The name Terrence Malick either means something to you, or it doesn’t. Not sure who he is? It’s best to turn away now, because the man’s a bit of an acquired taste.
If you’re more familiar with the auteur’s impeccable body of work, which includes The Thin Red Line and Days of Heaven, then you’re already at an advantage to at least understanding the poetic voice and free-flowing structure of the master filmmaker’s latest opus, Knight of Cups. It’s an art film through-and-through so those looking for another crowd pleaser from A-list star Christian Bale should be warned: this is about as far away from Batman as you can get.
Knight of Cups is not an easy film to describe. It is also tough to predict if many general audiences will like this movie. This is a case where you perhaps don’t even have a choice in regards to how you eventually feel about it. Trying to understand the film is futile in a sense because the film either gets you or it doesn’t, not the other way around.
There is no plot in Knight of Cups. There is also very little direct dialogue. Hushed voice overs let us both into Rick’s mind and the minds of his lovers and family. It’s introspective and emotional. Themes of sex, love, fathers and sons, grief, and the creative process are like waves that Malick’s visuals are merely surfing toward a drifting horizon.
Our protagonist on this wandering journey is Rick (Bale). Rick’s a Hollywood power writer with access to money, sex, and all the distractions he could ever dream of imbibing in. But it’s not enough. Flings with Nancy (Cate Blanchett) and Elizabeth (Natalie Portman) have their own respective peaks and valleys of euphoria and despair. Past issues with his father (Brian Dennehy) rise to the surface thanks to encounters with his brother (Wes Bentley). Rick’s a romantic conquistador worn weary by the Los Angeles dreamscape (nightmarescape?) that he can’t get away from.
As with most Malick films, Knight of Cups is more of a meditative visual poem than a “traditional” narrative filmmaking exercise. The aesthetic that he perfected with 2011’s The Tree of Life isn’t quite as intoxicating here as it was in that Oscar-nominated masterpiece, but it’s a far more confidently executed than 2012’s To the Wonder. That doesn’t necessarily make Knight of Cups any more accessible for a wide audience, though it may help provide expectations for the already initiated.

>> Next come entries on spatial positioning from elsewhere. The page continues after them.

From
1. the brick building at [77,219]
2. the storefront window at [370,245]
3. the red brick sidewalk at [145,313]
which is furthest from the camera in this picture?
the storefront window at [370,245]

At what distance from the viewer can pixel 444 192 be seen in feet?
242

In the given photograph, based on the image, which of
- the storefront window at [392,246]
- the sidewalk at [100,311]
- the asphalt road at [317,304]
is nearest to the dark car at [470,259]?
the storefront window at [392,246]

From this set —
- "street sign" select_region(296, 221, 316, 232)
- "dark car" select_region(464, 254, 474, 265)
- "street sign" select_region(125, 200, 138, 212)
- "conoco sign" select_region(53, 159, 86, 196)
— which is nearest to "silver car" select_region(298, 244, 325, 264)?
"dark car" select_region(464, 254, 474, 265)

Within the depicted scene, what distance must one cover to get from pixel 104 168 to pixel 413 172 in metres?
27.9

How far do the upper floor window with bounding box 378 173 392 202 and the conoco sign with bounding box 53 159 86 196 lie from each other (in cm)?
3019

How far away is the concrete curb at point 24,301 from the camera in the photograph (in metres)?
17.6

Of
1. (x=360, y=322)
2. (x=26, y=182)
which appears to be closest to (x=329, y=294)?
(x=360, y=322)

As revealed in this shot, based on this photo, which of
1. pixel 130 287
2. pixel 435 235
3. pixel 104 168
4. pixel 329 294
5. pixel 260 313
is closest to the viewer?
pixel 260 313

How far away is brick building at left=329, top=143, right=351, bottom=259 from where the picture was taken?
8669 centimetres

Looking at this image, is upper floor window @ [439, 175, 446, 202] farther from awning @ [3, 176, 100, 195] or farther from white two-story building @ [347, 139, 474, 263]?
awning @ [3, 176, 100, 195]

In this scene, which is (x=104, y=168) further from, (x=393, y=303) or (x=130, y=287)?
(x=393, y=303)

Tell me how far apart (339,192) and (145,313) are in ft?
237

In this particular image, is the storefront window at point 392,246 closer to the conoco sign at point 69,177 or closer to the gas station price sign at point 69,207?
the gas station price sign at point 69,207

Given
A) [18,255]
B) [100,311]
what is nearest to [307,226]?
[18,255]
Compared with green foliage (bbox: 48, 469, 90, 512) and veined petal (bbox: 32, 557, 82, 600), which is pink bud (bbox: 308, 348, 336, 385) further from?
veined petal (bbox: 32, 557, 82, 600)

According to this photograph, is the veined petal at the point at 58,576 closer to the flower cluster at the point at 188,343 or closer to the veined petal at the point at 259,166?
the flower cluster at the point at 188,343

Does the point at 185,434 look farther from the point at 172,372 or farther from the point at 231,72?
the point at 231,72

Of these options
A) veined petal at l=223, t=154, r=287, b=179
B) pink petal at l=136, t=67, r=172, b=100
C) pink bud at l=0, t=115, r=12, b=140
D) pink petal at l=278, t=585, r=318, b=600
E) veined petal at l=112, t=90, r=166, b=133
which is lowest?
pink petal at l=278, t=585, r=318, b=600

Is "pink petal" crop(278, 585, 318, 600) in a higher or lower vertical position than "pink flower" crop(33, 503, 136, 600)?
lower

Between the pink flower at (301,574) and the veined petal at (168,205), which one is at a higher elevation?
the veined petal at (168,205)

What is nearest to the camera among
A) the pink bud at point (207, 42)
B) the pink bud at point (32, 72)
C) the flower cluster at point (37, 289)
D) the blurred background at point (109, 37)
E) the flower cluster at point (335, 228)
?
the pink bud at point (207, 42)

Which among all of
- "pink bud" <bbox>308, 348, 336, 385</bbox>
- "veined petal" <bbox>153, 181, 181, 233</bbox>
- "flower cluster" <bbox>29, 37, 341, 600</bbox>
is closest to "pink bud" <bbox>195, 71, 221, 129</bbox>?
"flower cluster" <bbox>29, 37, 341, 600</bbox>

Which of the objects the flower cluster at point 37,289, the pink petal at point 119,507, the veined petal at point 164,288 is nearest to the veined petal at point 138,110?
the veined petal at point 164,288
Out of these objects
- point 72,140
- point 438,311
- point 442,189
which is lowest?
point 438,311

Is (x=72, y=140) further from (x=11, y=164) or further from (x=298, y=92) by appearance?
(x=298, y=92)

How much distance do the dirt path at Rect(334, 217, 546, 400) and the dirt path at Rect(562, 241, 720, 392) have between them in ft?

This isn’t a film that one can easily recommend outright without a few caveats relating to one’s tolerance for a style of art filmmaking some may call “pretentious”. There are those who will always view some of Malick’s films – namely The Tree of Life, To the Wonder and now Knight of Cups – as little more than that.
For those it connects with, it could very well reverberate in the back of your consciousness years after you see it. I plan on revisiting it, but maybe not so soon after an initial viewing. It’s the type of film I feel I need to let marinate with my soul a little bit before passing a judgment call on it. I’m one of the Malick faithful, though, so Knight of Cups’ odds were always in my favour. As with the best pieces of art, its true impact can only be fully appreciated over time.
I would encourage anyone to see Knight of Cups if interested, of course, because why not give something unique a chance? There is little to lose but potentially something profound to gain. If you’re prone to being adverse to Terrence Malick and his style, then the caution is yours to heed.
But for now, so be it: Three and a half contemplative stares out of five!